- [Given instruction] Change "foliage" to "vegetation" in the items starting at the line containing "As photographed, which" and ending at the line containing "68.4 inches", and give those lines again with nothing else altered.

[Scene question records]

^^^^

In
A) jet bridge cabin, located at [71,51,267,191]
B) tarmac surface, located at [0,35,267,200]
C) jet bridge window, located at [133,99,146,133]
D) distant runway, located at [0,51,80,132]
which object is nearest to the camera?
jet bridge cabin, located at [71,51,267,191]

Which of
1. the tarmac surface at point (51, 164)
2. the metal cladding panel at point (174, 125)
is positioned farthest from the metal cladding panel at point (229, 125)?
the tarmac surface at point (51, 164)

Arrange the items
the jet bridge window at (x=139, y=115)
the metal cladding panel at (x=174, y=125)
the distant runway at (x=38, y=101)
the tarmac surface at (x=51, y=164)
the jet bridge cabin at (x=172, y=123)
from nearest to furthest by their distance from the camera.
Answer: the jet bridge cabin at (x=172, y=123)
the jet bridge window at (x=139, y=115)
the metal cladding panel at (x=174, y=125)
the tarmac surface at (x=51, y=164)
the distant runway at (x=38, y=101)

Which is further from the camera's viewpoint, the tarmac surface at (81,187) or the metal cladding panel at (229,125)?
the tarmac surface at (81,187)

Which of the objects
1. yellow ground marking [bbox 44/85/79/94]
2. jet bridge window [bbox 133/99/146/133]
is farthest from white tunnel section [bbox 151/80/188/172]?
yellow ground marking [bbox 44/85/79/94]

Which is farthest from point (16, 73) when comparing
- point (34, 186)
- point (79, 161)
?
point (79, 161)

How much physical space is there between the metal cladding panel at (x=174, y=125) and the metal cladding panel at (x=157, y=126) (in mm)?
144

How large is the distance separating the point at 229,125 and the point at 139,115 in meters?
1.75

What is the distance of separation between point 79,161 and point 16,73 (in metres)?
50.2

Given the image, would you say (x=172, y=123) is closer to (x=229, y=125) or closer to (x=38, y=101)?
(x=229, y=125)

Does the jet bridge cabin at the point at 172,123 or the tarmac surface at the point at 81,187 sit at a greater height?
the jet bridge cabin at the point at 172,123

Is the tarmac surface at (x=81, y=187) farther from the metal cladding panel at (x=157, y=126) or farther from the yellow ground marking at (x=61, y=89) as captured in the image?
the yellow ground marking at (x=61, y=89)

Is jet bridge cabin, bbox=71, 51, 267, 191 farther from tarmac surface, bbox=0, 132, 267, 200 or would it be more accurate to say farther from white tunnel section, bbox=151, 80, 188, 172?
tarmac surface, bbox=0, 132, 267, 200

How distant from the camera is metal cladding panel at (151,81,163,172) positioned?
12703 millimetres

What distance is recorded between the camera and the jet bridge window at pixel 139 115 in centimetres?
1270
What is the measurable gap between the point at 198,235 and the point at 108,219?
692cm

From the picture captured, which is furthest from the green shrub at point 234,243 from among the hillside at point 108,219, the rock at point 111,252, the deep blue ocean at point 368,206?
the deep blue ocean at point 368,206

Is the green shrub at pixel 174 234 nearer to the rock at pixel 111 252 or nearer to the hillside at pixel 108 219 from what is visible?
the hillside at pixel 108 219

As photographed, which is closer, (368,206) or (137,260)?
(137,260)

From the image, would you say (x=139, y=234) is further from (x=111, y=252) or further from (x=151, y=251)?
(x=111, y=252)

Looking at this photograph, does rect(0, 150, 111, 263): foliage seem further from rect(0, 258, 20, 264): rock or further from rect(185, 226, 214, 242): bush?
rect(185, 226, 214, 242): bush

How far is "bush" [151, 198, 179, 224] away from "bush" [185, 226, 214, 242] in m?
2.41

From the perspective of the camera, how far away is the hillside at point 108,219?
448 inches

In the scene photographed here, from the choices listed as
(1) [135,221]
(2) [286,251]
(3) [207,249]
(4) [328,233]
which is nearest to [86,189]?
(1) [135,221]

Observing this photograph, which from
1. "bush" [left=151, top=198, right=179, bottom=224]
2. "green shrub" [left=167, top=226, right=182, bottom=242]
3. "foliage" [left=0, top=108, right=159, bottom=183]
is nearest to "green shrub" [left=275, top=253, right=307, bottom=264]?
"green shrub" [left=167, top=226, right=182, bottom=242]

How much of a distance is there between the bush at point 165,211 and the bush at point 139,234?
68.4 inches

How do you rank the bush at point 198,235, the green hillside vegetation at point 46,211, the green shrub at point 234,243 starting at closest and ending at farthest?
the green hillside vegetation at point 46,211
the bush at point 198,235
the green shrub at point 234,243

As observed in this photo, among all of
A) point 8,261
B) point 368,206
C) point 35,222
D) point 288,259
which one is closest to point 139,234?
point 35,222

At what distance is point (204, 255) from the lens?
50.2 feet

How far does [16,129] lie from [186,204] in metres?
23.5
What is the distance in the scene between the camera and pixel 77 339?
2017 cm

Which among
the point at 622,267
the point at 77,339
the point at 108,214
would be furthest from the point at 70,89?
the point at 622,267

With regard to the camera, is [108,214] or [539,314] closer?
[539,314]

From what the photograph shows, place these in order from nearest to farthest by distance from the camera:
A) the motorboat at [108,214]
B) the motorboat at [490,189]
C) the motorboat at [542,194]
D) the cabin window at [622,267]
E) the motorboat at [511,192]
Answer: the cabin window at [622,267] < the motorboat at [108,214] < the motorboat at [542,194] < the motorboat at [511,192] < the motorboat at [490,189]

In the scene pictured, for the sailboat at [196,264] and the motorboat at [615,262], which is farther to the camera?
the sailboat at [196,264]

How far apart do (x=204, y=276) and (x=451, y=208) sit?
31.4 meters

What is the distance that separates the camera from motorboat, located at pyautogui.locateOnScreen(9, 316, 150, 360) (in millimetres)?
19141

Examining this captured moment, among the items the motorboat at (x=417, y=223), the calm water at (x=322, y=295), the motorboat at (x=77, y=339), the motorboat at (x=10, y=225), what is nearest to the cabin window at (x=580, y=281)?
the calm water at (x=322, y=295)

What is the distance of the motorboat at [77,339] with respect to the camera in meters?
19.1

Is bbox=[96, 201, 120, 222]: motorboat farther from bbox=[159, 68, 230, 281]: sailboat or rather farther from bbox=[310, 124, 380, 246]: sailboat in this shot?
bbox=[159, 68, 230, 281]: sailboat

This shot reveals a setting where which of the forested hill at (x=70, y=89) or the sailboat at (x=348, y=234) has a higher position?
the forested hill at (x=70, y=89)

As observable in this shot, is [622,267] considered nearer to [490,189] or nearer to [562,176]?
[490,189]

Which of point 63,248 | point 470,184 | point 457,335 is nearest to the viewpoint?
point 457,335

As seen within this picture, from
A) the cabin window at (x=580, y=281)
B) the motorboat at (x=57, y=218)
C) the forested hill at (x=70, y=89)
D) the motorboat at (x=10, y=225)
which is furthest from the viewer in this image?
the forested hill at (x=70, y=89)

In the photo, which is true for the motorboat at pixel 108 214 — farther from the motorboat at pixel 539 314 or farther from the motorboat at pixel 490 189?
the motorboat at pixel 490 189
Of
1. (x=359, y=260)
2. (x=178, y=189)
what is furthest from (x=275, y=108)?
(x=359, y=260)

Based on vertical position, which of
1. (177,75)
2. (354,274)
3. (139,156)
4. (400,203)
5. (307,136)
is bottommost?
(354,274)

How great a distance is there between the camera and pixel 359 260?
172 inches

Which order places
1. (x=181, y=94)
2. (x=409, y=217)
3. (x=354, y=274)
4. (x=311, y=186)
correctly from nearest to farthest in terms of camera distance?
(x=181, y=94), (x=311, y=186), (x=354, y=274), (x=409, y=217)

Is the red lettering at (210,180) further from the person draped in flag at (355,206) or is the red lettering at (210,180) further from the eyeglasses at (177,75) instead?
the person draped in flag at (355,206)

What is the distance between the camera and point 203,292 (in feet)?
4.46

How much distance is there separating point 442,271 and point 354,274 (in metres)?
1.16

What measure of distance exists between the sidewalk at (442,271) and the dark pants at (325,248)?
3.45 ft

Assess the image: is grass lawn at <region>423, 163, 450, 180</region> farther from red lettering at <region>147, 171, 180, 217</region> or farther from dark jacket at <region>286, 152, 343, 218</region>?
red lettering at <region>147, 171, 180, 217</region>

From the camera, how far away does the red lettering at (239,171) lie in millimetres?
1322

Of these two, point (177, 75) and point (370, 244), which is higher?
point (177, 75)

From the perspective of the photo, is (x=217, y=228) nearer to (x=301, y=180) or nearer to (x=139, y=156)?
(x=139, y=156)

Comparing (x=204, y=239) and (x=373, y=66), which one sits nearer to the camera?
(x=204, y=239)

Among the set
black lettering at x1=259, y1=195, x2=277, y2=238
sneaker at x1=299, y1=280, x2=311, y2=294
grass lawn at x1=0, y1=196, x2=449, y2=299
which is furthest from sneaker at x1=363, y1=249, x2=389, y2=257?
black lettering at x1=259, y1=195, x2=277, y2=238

^^^^

- [Correct result]
As photographed, which is closer, (368,206) or (137,260)?
(137,260)

From the image, would you say (x=139, y=234) is further from (x=111, y=252) or further from (x=151, y=251)?
(x=111, y=252)

Looking at this photograph, does rect(0, 150, 111, 263): vegetation seem further from rect(0, 258, 20, 264): rock or further from rect(185, 226, 214, 242): bush?
rect(185, 226, 214, 242): bush

How far is "bush" [151, 198, 179, 224] away from "bush" [185, 226, 214, 242] in m?
2.41

From the perspective of the camera, how far away is the hillside at point 108,219?
448 inches

In the scene photographed here, from the choices listed as
(1) [135,221]
(2) [286,251]
(3) [207,249]
(4) [328,233]
which is nearest to [86,189]?
(1) [135,221]

Observing this photograph, which from
1. "bush" [left=151, top=198, right=179, bottom=224]
2. "green shrub" [left=167, top=226, right=182, bottom=242]
3. "vegetation" [left=0, top=108, right=159, bottom=183]
is nearest to "green shrub" [left=275, top=253, right=307, bottom=264]?
"green shrub" [left=167, top=226, right=182, bottom=242]

How much of a distance is there between the bush at point 165,211 and the bush at point 139,234?
68.4 inches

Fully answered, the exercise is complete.